AliSQL optimizes the Binlog Parallel Flush feature during the commit phase of binary logs to improve write performance. If you enable the feature after the optimization, the write performance of your ApsaraDB RDS instance is significantly improved.
Prerequisites
Your RDS instance runs MySQL 8.0.
Your RDS instance runs a minor engine version of 20230930 or later.
NoteTo view the minor engine version of your RDS instance, you can log on to the ApsaraDB RDS console and go to the Basic Information page. In the Configuration Information section, check whether the Upgrade Minor Engine Version button is displayed. If the button is displayed, you can click the button to view and update the minor engine version of your RDS instance. If the button is not displayed, your RDS instance runs the latest minor engine version. For more information, see Update the minor engine version.
The sync_binlog parameter of your RDS instance is not set to 1.
Background information
In MySQL, the system writes data to binary logs each time a transaction is committed. The writes are performed in sequence. The system writes data to the binary logs of one transaction after another.
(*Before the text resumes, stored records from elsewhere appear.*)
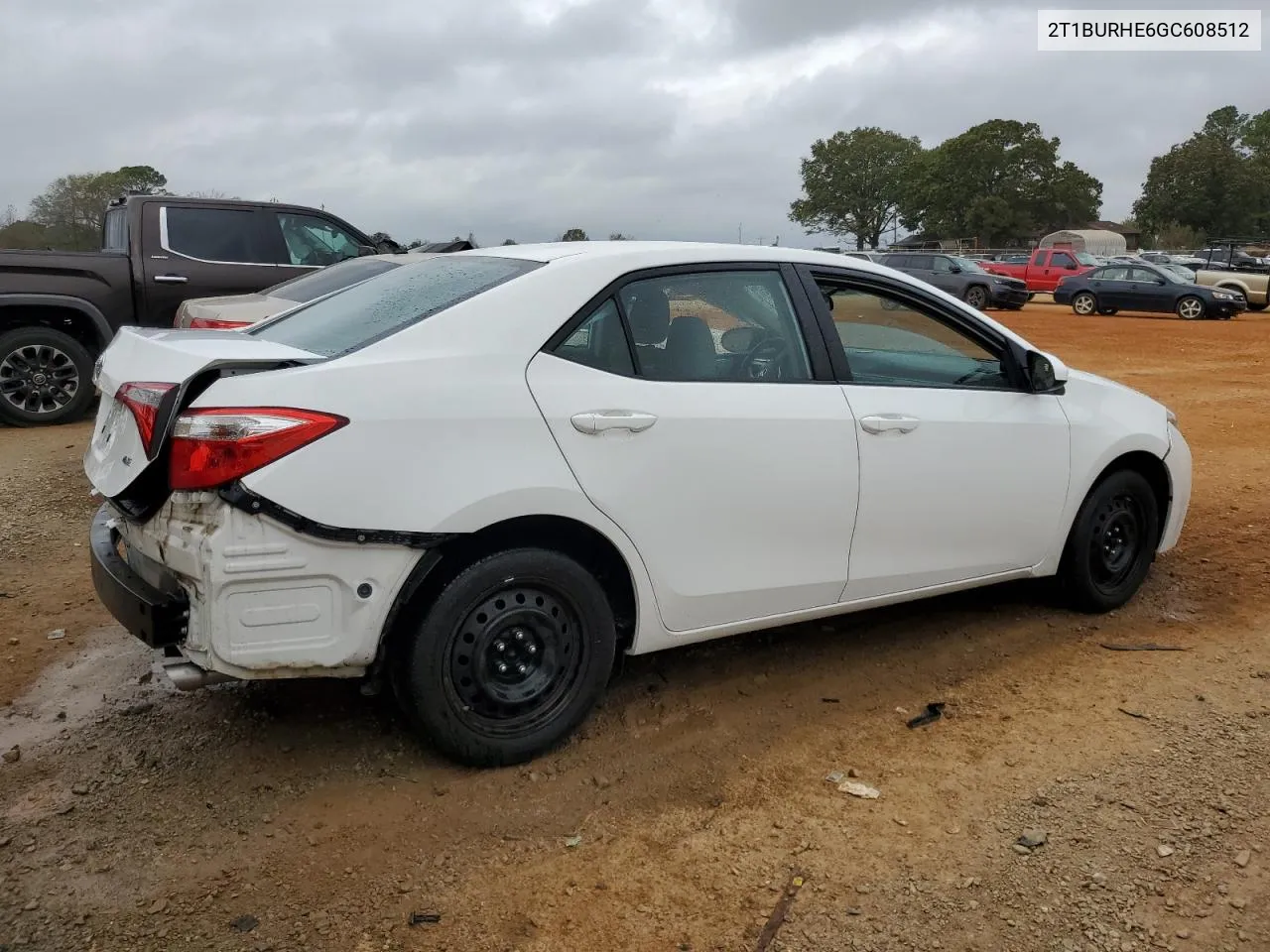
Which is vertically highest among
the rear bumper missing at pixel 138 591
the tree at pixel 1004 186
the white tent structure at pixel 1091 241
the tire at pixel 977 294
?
the tree at pixel 1004 186

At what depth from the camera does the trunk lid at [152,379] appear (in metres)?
2.97

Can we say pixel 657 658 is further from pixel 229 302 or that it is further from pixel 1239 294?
pixel 1239 294

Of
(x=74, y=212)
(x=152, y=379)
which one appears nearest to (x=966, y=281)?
(x=74, y=212)

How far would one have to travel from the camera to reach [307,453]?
2.90 metres

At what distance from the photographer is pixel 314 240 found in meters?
10.1

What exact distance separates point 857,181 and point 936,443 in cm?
9647

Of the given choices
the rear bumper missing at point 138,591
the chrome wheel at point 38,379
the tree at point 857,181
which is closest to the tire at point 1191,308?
the chrome wheel at point 38,379

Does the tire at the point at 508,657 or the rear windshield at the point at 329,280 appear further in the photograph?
the rear windshield at the point at 329,280

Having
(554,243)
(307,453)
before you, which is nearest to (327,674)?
(307,453)

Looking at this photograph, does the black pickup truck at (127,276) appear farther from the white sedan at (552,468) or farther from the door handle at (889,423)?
the door handle at (889,423)

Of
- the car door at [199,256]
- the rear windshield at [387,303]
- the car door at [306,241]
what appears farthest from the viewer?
the car door at [306,241]

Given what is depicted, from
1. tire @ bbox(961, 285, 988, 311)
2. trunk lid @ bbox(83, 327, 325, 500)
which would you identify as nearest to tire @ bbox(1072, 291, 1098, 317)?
tire @ bbox(961, 285, 988, 311)

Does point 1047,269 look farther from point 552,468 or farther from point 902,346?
point 552,468

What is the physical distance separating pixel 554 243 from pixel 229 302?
3971 millimetres
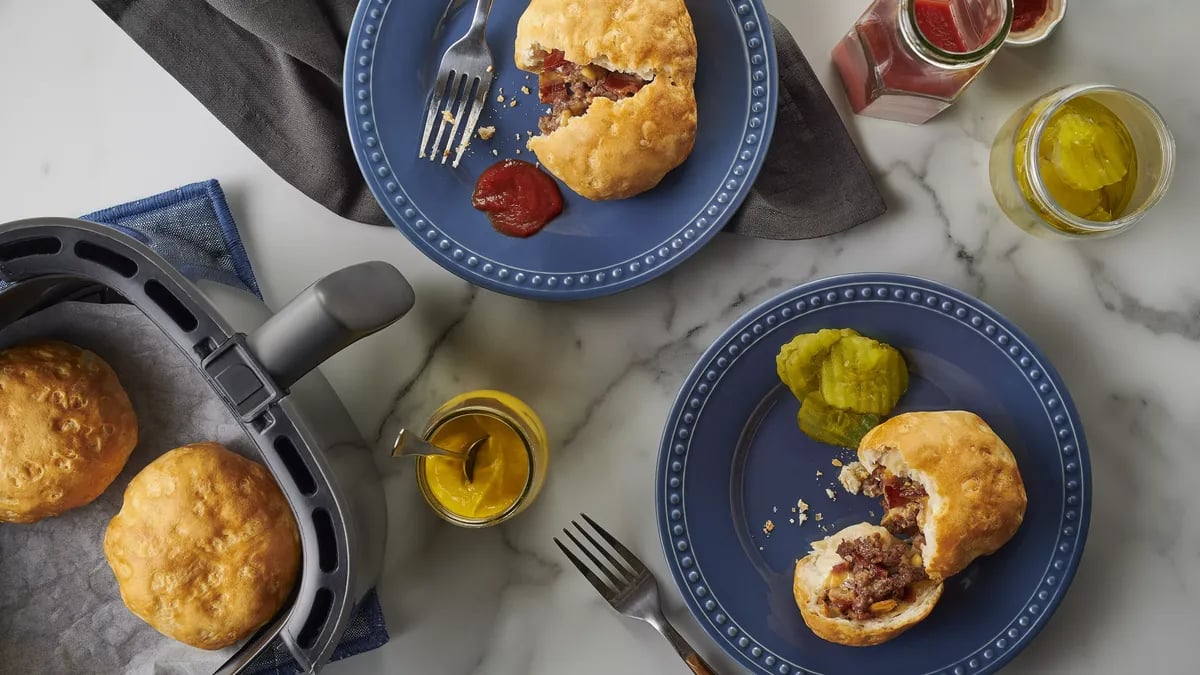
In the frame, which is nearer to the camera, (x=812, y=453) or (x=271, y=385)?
(x=271, y=385)

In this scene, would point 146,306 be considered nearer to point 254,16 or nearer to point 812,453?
point 254,16

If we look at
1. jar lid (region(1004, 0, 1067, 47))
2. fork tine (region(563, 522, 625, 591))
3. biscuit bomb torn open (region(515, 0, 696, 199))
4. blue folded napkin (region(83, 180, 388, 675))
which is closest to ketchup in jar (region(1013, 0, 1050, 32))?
jar lid (region(1004, 0, 1067, 47))

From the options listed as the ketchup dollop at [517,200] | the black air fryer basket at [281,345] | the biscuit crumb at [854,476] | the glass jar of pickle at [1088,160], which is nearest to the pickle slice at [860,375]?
the biscuit crumb at [854,476]

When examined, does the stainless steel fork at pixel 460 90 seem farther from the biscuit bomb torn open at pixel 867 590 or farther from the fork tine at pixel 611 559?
the biscuit bomb torn open at pixel 867 590

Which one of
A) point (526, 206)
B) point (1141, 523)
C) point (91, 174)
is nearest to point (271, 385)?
point (526, 206)

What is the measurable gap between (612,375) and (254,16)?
46.9 inches

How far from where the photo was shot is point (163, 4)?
219cm

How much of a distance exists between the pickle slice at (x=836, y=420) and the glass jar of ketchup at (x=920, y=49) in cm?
72

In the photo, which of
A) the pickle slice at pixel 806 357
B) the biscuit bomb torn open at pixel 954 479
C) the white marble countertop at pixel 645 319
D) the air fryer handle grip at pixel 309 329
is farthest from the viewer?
the white marble countertop at pixel 645 319

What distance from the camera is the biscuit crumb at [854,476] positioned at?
2.13 metres

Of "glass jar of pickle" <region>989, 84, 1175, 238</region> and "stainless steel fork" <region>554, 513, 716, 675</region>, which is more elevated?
"glass jar of pickle" <region>989, 84, 1175, 238</region>

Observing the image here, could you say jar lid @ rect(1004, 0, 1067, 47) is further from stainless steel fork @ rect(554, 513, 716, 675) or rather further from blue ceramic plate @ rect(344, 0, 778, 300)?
stainless steel fork @ rect(554, 513, 716, 675)

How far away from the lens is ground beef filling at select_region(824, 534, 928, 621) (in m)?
1.98

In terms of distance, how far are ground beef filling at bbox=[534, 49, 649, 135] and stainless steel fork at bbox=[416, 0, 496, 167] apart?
0.15m
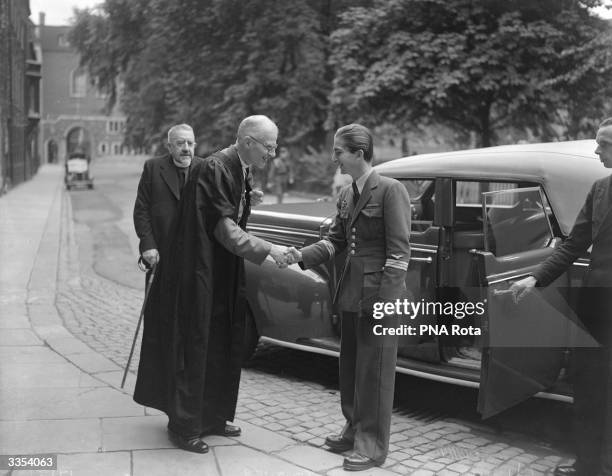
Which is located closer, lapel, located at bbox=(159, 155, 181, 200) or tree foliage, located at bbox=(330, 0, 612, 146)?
lapel, located at bbox=(159, 155, 181, 200)

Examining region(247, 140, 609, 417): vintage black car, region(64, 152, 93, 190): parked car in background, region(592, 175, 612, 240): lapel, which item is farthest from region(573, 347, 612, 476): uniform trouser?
region(64, 152, 93, 190): parked car in background

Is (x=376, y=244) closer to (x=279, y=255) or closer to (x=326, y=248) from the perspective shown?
(x=326, y=248)

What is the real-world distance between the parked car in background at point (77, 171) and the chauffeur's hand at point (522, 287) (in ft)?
94.7

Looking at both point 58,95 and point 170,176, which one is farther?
point 58,95

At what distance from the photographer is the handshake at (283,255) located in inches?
157

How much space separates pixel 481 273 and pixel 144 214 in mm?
2857

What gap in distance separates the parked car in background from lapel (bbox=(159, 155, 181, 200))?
26.2m

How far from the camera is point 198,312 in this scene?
390 centimetres

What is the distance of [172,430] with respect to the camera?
13.3 ft

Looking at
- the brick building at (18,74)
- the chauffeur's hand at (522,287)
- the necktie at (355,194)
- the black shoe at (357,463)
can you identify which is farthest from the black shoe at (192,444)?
the brick building at (18,74)

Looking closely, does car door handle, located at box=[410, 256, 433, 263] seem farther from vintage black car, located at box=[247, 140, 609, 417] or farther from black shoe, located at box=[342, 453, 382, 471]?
black shoe, located at box=[342, 453, 382, 471]

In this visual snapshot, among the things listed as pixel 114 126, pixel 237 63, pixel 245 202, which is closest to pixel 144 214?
pixel 245 202

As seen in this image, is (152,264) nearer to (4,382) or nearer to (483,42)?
(4,382)

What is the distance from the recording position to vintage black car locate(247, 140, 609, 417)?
3.75 metres
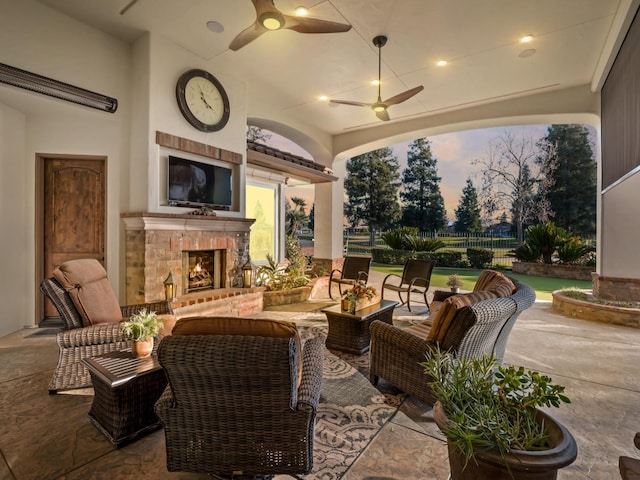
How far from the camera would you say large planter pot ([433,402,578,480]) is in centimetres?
116

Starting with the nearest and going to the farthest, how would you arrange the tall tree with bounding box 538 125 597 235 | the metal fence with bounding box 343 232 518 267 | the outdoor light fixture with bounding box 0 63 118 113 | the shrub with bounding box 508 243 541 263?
the outdoor light fixture with bounding box 0 63 118 113, the shrub with bounding box 508 243 541 263, the tall tree with bounding box 538 125 597 235, the metal fence with bounding box 343 232 518 267

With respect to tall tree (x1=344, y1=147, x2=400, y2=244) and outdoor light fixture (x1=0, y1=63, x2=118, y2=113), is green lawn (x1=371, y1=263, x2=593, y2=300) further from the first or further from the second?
outdoor light fixture (x1=0, y1=63, x2=118, y2=113)

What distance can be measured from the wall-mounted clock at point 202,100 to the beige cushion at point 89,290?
8.34 ft

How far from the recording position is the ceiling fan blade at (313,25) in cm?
298

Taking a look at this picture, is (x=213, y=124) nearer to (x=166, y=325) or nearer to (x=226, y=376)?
(x=166, y=325)

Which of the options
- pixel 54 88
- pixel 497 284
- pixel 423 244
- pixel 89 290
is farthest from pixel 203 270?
pixel 423 244

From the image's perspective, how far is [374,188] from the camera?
16.7 meters

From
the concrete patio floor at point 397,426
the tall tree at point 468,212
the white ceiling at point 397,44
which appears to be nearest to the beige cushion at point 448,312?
the concrete patio floor at point 397,426

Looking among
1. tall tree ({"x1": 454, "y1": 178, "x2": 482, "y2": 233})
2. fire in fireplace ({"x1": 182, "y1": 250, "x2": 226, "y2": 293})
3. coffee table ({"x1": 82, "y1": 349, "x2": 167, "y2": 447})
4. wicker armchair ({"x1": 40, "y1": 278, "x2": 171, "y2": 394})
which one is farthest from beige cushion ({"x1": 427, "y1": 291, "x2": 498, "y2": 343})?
tall tree ({"x1": 454, "y1": 178, "x2": 482, "y2": 233})

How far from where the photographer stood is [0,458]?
1.84 m

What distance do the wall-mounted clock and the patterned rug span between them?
371cm

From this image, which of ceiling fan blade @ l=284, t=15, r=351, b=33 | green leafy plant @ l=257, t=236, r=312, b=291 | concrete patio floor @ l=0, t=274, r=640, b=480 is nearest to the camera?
concrete patio floor @ l=0, t=274, r=640, b=480

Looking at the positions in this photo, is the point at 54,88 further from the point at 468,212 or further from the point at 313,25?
the point at 468,212

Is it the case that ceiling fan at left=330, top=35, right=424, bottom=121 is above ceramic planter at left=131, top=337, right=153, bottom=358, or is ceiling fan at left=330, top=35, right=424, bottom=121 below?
above
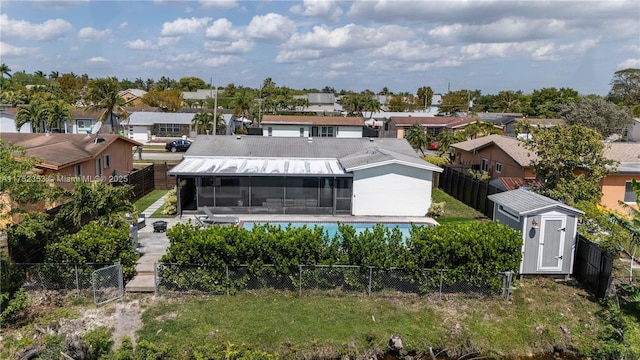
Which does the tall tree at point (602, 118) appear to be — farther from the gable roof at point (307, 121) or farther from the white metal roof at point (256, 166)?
the white metal roof at point (256, 166)

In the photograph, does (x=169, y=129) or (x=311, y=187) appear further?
(x=169, y=129)

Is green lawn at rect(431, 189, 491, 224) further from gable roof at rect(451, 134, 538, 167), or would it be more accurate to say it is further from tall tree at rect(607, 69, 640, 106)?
tall tree at rect(607, 69, 640, 106)

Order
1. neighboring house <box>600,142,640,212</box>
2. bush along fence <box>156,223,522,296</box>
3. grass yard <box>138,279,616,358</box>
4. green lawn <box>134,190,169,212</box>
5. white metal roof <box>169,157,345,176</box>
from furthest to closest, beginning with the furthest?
green lawn <box>134,190,169,212</box> < white metal roof <box>169,157,345,176</box> < neighboring house <box>600,142,640,212</box> < bush along fence <box>156,223,522,296</box> < grass yard <box>138,279,616,358</box>

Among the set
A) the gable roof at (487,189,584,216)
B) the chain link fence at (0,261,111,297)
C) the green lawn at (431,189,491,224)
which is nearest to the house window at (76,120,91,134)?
the green lawn at (431,189,491,224)

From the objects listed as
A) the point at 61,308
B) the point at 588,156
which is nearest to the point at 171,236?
the point at 61,308

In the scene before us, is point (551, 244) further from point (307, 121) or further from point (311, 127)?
point (311, 127)

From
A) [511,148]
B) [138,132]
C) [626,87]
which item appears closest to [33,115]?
[138,132]
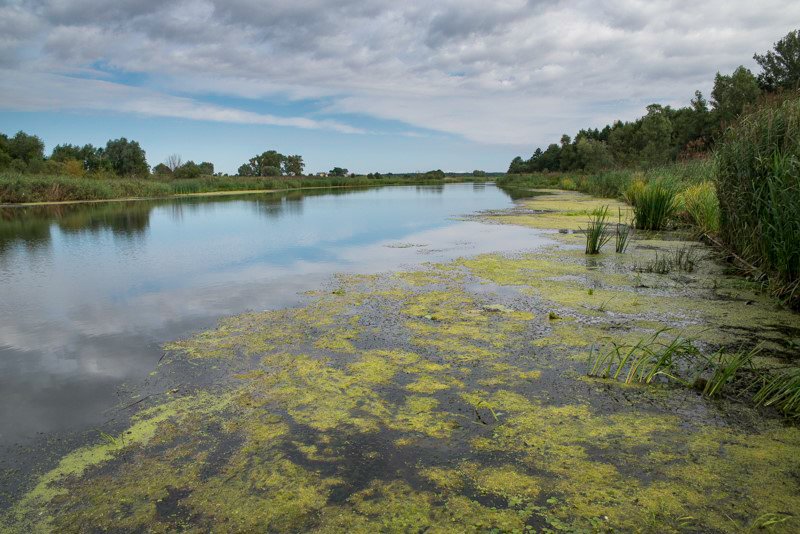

The write process is time-consuming. Before the system writes data to binary logs, the system must parse all events stored in the binary log cache, assign values to the Checksum and log_pos parameters, and then generate global transaction identifier (GTID) events. The write process poses a significant bottleneck to the write performance of the RDS instance. To address the bottleneck, AliSQL optimizes the Binlog Parallel Flush feature.
Optimization details
Binary log buffer
AliSQL introduces a binary log buffer to implement the optimization. After multiple threads are allocated, the system can write binary log events to the binary log buffer in a parallel manner. Then, backend threads write the data in the binary log buffer to binary log files. This way, the system can perform the operations that must be completed in sequence in a parallel manner. The operations include assigning values to the Checksum and log_pos parameters and generating GTID events. This significantly improves the write performance when events are written to binary log files.
Group commit
In MySQL, the system writes data to binary log files and redo log files of different groups of transactions during the transaction commit. This helps merge I/O operations to the greatest extent and improve performance. After the optimization, the idea of group commit is retained. The following figure shows the Binlog Parallel Flush feature with group commit.
After the optimization, the system allocates GTIDs and binary log buffers for transactions one after another. Then, the system writes the binary log events of the group of transactions to the binary log buffers. After the redo log files are stored and the backend thread writes the data in the binary log buffers to binary log files, the group of transactions can be committed.
Persistence of binary logs
After the optimization, binary log files are persisted by a backend thread at regular intervals. By default, a binary log file is persisted once per second.
Parameter description
loose_binlog_parallel_flush
This parameter specifies whether to enable the Binlog Parallel Flush feature. This parameter is a global system variable. Valid values: on and off. If you change the value of this parameter, the change immediately takes effect. You do not need to restart your RDS instance.
Optimization effect
Test environment
The following table describes the feature optimization effect on ApsaraDB RDS for MySQLRDS instances that use different specifications.
Service | Version | CPU and memory | Storage type | Storage capacity |
ApsaraDB RDS for MySQL | MySQL 8.0 (minor engine version: 20230930) | 16 cores, 32 GB | ESSD PL1 | 1,000 GB |
16 cores, 32 GB | SSD | 1,000 GB | ||
64 cores, 128 GB | ESSD PL1 | 1,000 GB | ||
64 cores, 128 GB | SSD | 1,000 GB |
Parameter configuration
The RDS instance in the test uses a high-performance parameter template. In the template, the following performance-related parameter configuration is used: sync_binlog = 1000 and innodB_flush_log_at_trx_commit = 2.
Test script
The oltp_update_non_index script of Sysbench is used for the performance test. The test data contains 100 tables, and each table contains 100,000 rows.
Test results
The following figure shows the test results. Compared with native MySQL Normal Flush, Binlog Parallel Flush significantly improves the write performance of an RDS instance. The maximum improvement can reach 10% to 30%.